● Exercise instructions: Render everything from the line containing "Is [474,604] or [474,618] situated farther?" through the end of the rows as a Markdown table with columns Index and Line, one entry per line, skipping blank lines and leaving the pictures out.

● Material supplied:
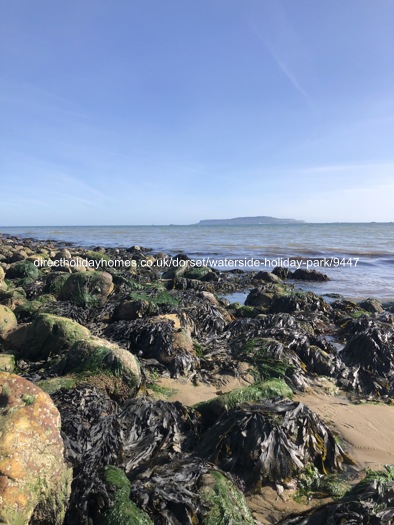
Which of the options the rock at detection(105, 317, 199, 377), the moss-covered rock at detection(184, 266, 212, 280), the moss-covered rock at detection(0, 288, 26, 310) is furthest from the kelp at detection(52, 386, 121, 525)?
the moss-covered rock at detection(184, 266, 212, 280)

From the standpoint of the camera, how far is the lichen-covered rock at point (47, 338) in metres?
4.49

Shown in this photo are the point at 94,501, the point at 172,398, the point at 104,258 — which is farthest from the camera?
the point at 104,258

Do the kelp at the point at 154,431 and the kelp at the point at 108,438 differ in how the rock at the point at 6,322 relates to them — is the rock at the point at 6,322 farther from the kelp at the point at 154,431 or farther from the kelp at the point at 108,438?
the kelp at the point at 154,431

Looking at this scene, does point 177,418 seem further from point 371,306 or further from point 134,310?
point 371,306

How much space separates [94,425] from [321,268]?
15.0 metres

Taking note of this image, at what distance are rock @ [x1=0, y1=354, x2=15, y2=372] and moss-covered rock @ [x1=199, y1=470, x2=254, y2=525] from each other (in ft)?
8.84

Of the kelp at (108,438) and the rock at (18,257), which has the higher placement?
the rock at (18,257)

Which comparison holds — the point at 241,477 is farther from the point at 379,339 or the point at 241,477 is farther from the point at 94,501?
the point at 379,339

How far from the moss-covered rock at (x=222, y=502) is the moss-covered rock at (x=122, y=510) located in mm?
347

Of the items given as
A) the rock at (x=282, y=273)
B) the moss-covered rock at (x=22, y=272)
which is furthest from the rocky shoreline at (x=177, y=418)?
the rock at (x=282, y=273)

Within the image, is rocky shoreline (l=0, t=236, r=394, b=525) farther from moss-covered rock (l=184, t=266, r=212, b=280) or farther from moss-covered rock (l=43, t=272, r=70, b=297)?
→ moss-covered rock (l=184, t=266, r=212, b=280)

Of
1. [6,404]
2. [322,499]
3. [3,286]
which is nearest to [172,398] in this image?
[322,499]

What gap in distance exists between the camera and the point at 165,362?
4746mm

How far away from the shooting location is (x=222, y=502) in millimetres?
2164
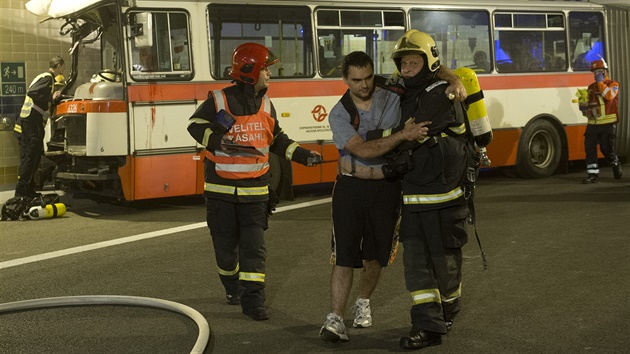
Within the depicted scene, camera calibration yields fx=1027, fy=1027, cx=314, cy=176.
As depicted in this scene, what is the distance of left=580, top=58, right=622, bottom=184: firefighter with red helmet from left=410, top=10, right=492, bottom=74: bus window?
70.8 inches

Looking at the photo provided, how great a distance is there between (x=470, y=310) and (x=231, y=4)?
7.50 m

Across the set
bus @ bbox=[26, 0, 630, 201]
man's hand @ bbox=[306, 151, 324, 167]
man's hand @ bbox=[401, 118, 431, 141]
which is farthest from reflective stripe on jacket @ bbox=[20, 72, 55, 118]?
man's hand @ bbox=[401, 118, 431, 141]

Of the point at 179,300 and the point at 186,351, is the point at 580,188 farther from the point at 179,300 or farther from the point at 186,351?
the point at 186,351

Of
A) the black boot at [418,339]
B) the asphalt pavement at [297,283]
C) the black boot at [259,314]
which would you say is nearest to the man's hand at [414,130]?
the black boot at [418,339]

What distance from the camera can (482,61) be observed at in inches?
638

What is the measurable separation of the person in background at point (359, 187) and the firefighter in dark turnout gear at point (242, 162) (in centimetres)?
80

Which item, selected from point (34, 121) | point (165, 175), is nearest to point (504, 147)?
point (165, 175)

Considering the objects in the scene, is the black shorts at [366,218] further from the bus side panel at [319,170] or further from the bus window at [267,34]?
the bus side panel at [319,170]

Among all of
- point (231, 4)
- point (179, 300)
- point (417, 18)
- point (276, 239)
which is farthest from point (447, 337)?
point (417, 18)

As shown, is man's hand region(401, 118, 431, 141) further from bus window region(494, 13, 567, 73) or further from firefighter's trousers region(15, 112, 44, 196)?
bus window region(494, 13, 567, 73)

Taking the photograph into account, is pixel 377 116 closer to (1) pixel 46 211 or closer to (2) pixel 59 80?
(1) pixel 46 211

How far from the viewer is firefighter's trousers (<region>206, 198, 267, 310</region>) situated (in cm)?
716

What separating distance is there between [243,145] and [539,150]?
1034 cm

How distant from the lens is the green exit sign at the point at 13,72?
16.5m
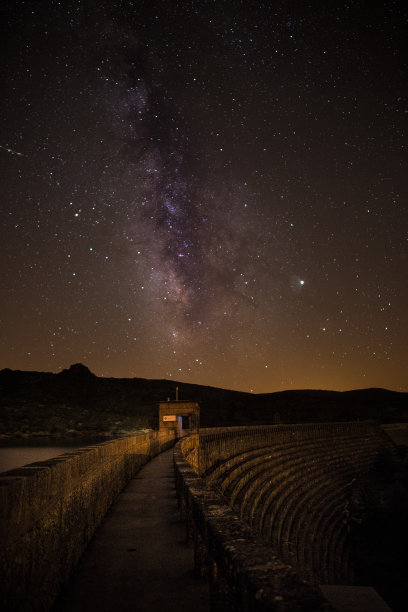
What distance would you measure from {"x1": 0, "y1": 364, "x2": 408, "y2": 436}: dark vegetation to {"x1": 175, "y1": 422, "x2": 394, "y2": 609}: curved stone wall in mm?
40064

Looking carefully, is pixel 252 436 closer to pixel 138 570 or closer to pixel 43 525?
pixel 138 570

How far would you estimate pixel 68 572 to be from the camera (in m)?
4.02

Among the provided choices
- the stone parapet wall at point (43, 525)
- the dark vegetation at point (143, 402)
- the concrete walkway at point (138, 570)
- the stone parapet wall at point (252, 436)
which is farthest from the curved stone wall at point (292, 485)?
the dark vegetation at point (143, 402)

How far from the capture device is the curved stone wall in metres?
20.2

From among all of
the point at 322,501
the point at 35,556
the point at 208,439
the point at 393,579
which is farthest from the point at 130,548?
the point at 322,501

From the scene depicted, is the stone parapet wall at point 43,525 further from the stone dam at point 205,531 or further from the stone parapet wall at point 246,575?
the stone parapet wall at point 246,575

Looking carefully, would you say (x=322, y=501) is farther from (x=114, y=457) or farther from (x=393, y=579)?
(x=114, y=457)

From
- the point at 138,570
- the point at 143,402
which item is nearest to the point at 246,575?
the point at 138,570

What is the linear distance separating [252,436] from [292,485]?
4.71 meters

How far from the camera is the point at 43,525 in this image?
324 cm

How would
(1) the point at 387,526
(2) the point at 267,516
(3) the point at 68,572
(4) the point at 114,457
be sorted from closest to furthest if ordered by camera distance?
(3) the point at 68,572, (4) the point at 114,457, (2) the point at 267,516, (1) the point at 387,526

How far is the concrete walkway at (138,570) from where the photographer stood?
360 cm

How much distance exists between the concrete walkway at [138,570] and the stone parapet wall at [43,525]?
0.21m

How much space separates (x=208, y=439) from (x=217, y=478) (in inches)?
137
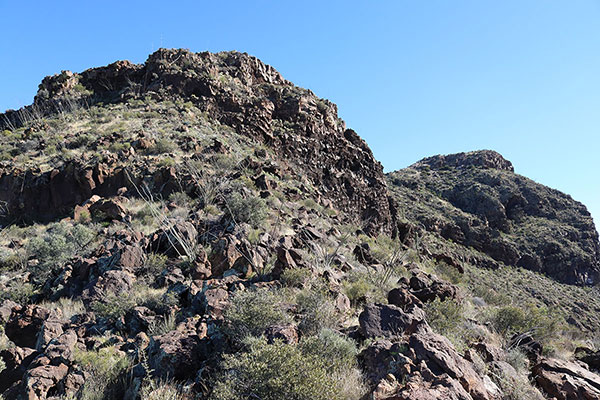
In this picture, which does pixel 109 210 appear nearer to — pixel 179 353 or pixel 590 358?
pixel 179 353

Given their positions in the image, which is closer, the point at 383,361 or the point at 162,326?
the point at 383,361

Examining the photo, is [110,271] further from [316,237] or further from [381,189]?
[381,189]

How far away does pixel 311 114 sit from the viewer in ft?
97.2

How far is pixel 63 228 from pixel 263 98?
2110 cm

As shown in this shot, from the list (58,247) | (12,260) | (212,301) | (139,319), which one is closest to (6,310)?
(139,319)

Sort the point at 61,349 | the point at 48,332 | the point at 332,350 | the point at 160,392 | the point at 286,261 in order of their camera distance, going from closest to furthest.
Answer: the point at 160,392, the point at 332,350, the point at 61,349, the point at 48,332, the point at 286,261

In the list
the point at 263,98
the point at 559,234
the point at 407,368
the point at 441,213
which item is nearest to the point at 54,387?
the point at 407,368

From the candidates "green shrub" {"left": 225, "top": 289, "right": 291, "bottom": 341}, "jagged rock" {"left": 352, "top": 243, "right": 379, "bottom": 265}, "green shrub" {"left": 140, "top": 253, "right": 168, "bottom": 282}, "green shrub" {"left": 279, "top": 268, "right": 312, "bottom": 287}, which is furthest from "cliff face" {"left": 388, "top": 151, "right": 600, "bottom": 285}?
"green shrub" {"left": 225, "top": 289, "right": 291, "bottom": 341}

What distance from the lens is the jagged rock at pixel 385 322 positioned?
4.96m

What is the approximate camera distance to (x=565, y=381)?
14.9 feet

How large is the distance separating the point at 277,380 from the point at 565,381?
4140 mm

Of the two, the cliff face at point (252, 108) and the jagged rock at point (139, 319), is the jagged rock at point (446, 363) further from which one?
the cliff face at point (252, 108)

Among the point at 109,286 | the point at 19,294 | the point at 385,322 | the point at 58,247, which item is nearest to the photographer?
the point at 385,322

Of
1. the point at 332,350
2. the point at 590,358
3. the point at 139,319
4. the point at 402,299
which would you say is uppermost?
the point at 402,299
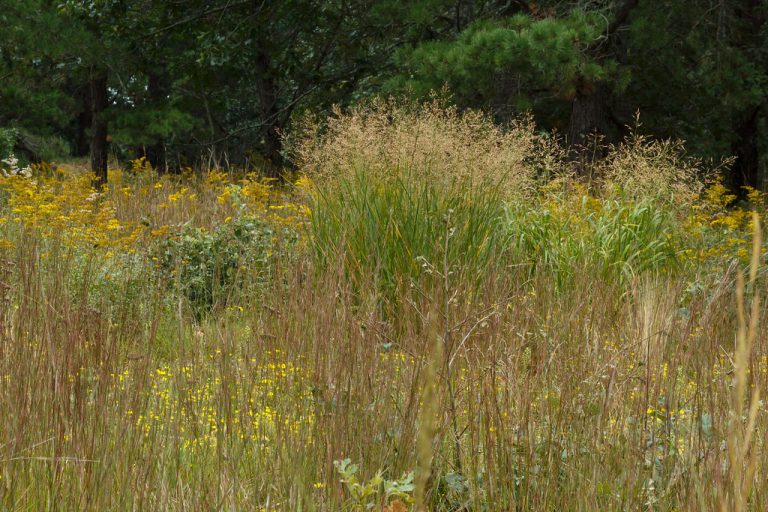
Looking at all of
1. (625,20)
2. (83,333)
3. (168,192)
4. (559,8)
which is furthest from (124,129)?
(83,333)

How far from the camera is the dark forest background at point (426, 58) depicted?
8539 mm

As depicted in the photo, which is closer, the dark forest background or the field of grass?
the field of grass

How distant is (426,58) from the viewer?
8242 millimetres

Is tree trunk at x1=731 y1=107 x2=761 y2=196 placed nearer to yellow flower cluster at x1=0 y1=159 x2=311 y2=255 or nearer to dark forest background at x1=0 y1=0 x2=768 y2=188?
dark forest background at x1=0 y1=0 x2=768 y2=188

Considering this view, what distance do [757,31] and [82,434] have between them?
1256 cm

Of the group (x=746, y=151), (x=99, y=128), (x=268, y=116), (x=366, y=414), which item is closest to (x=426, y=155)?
(x=366, y=414)

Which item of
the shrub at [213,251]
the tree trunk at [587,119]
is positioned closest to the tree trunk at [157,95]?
the tree trunk at [587,119]

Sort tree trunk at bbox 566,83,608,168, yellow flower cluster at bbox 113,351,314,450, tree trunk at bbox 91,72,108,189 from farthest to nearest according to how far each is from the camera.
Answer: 1. tree trunk at bbox 91,72,108,189
2. tree trunk at bbox 566,83,608,168
3. yellow flower cluster at bbox 113,351,314,450

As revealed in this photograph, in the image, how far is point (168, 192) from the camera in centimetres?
991

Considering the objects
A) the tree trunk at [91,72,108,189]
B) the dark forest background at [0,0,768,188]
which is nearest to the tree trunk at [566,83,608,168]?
the dark forest background at [0,0,768,188]

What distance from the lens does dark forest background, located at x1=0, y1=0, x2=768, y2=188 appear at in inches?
336

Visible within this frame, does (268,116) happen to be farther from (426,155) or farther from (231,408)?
(231,408)

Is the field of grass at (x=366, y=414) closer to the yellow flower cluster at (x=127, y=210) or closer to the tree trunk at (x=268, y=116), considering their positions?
the yellow flower cluster at (x=127, y=210)

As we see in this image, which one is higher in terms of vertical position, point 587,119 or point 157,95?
point 157,95
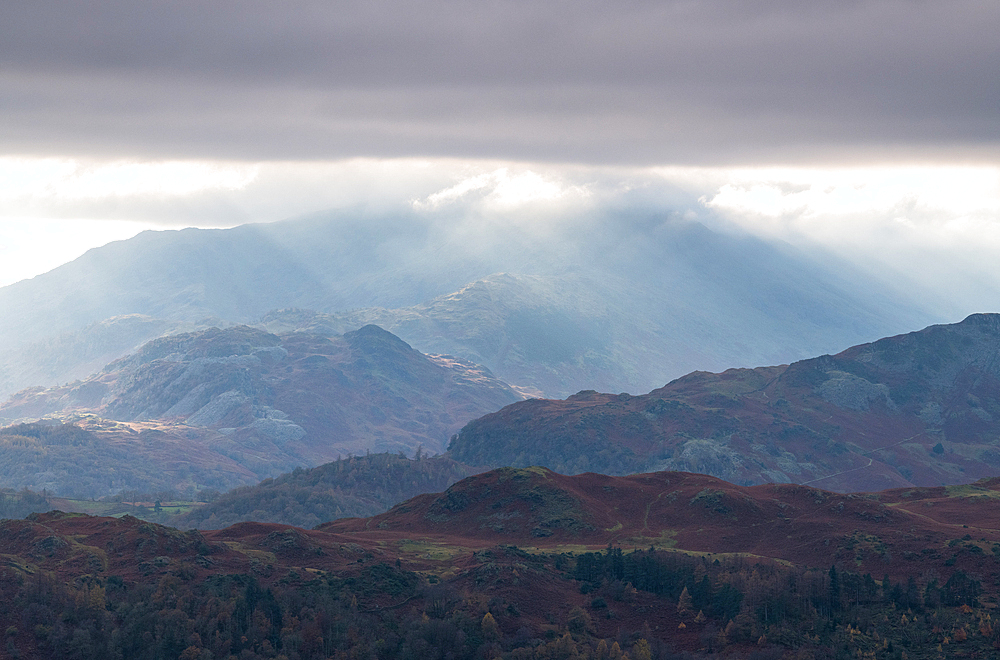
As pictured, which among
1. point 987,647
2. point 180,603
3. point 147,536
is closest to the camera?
point 987,647

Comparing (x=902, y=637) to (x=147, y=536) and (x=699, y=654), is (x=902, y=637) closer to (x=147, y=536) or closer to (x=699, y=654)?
(x=699, y=654)

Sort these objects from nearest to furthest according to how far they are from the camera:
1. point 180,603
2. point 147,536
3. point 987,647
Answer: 1. point 987,647
2. point 180,603
3. point 147,536

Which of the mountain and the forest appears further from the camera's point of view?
the mountain

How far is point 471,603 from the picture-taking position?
6973 inches

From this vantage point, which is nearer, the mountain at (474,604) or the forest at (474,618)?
the forest at (474,618)

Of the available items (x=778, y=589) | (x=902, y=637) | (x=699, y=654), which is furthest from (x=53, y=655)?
(x=902, y=637)

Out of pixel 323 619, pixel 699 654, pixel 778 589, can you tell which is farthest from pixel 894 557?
pixel 323 619

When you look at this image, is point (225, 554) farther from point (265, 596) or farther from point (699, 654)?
point (699, 654)

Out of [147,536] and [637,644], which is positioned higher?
[147,536]

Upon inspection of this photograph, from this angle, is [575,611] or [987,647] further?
[575,611]

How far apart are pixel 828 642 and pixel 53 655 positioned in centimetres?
11369

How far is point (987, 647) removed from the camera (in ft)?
500

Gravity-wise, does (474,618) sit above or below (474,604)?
below

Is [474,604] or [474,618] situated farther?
[474,604]
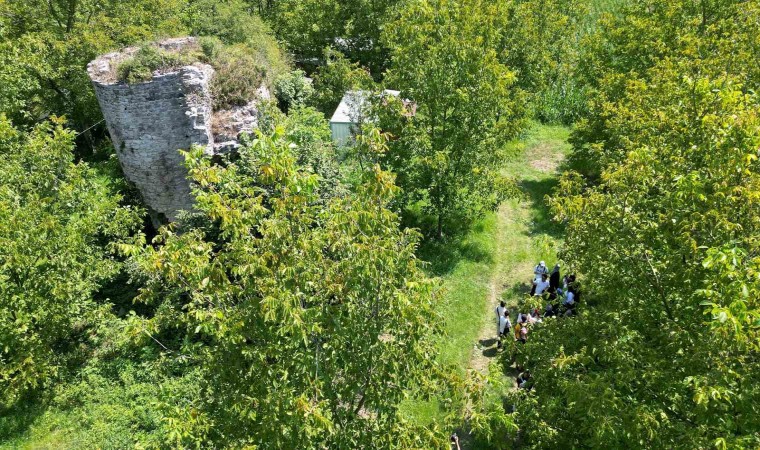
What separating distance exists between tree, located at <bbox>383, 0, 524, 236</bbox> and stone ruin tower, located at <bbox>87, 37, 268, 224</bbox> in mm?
5243

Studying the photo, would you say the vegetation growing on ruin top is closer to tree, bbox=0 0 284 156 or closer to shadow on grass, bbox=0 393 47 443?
tree, bbox=0 0 284 156

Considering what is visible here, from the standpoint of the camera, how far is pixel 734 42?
15234 millimetres

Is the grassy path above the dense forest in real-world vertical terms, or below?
below

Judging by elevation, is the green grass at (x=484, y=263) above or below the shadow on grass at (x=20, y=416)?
above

● Task answer:
| Index | Line |
|---|---|
| 1 | Is [474,604] or [474,618] situated farther? |
| 2 | [474,604] |
| 3 | What separating distance exists between tree, located at <bbox>383, 0, 524, 236</bbox> and stone ruin tower, located at <bbox>87, 37, 268, 224</bbox> in mm? |
| 4 | 5243 |
| 5 | Studying the photo, would you say the vegetation growing on ruin top is closer to tree, bbox=0 0 284 156 or closer to shadow on grass, bbox=0 393 47 443? |
| 6 | tree, bbox=0 0 284 156 |
| 7 | Considering what is visible here, from the standpoint of the camera, how far is pixel 734 42? |
| 8 | 15234 millimetres |
| 9 | Is the grassy path above the dense forest in real-world vertical terms, or below? |
| 10 | below |
| 11 | Judging by elevation, is the green grass at (x=484, y=263) above or below the shadow on grass at (x=20, y=416)? |
| 12 | above |